• **Data extracts**:
********************
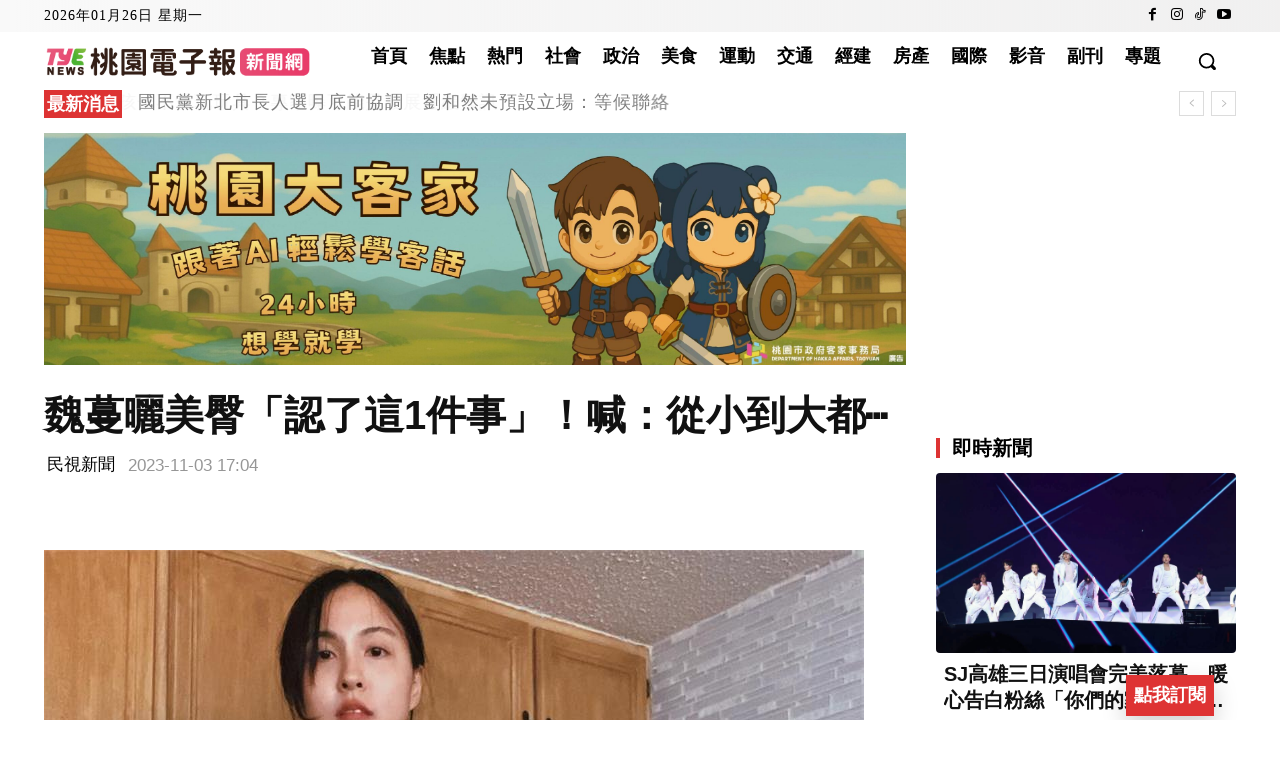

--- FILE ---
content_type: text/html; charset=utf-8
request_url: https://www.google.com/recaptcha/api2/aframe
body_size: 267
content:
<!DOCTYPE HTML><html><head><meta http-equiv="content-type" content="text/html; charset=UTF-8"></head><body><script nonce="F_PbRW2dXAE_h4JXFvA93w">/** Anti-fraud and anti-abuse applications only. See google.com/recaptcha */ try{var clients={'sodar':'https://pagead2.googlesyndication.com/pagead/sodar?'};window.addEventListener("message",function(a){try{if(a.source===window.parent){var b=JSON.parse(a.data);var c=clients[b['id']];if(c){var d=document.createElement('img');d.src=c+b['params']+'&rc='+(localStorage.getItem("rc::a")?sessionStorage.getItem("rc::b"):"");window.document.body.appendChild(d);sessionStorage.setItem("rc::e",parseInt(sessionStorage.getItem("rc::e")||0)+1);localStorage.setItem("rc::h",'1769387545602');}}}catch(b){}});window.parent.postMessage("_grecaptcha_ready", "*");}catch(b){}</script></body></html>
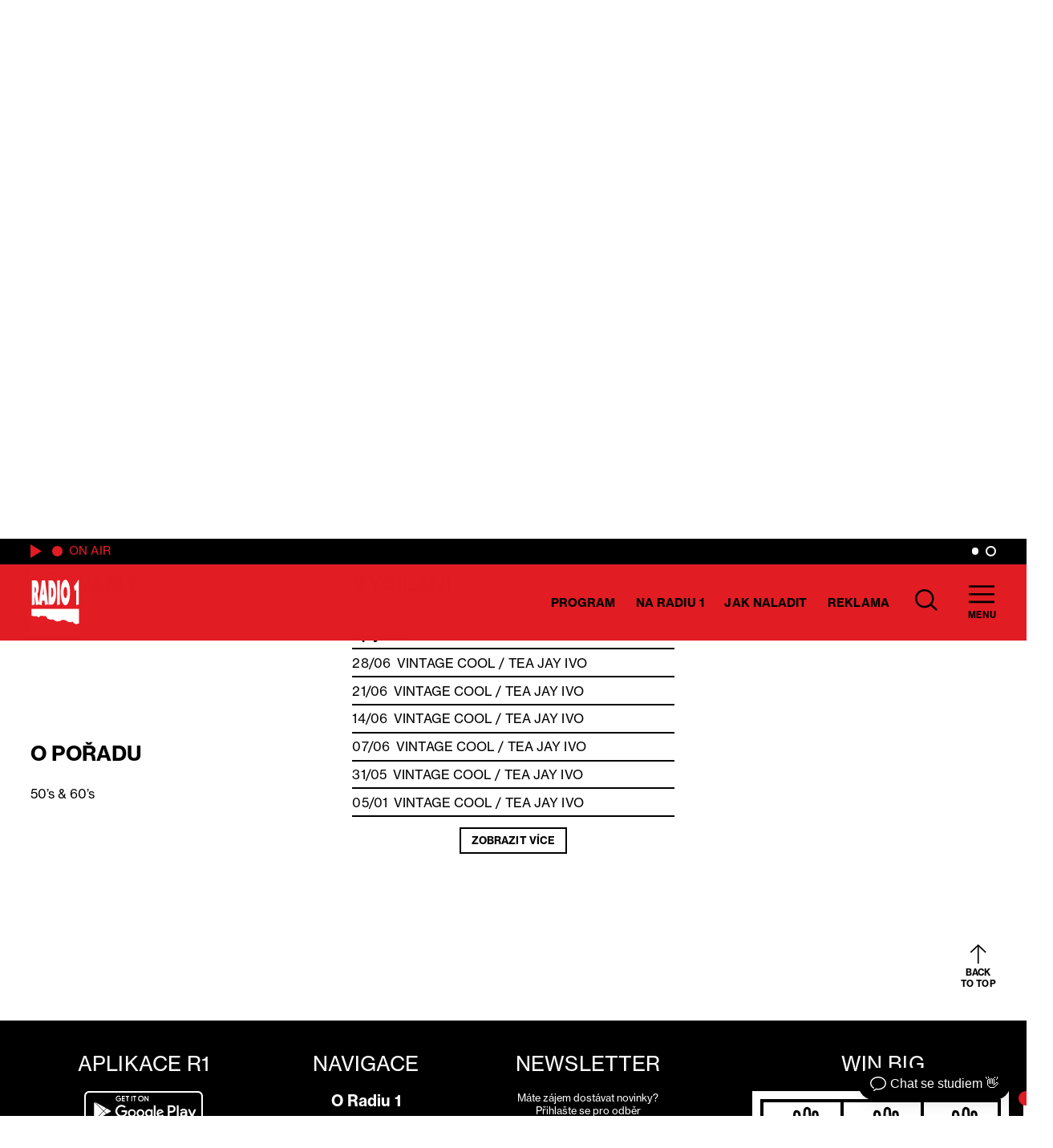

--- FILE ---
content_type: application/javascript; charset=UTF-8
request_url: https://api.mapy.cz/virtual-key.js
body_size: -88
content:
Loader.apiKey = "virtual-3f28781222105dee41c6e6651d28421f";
********************
What is the number of lines in the listing above that contain the word "virtual"? Reply with that number alone.

• **Solution to the exercise**: 2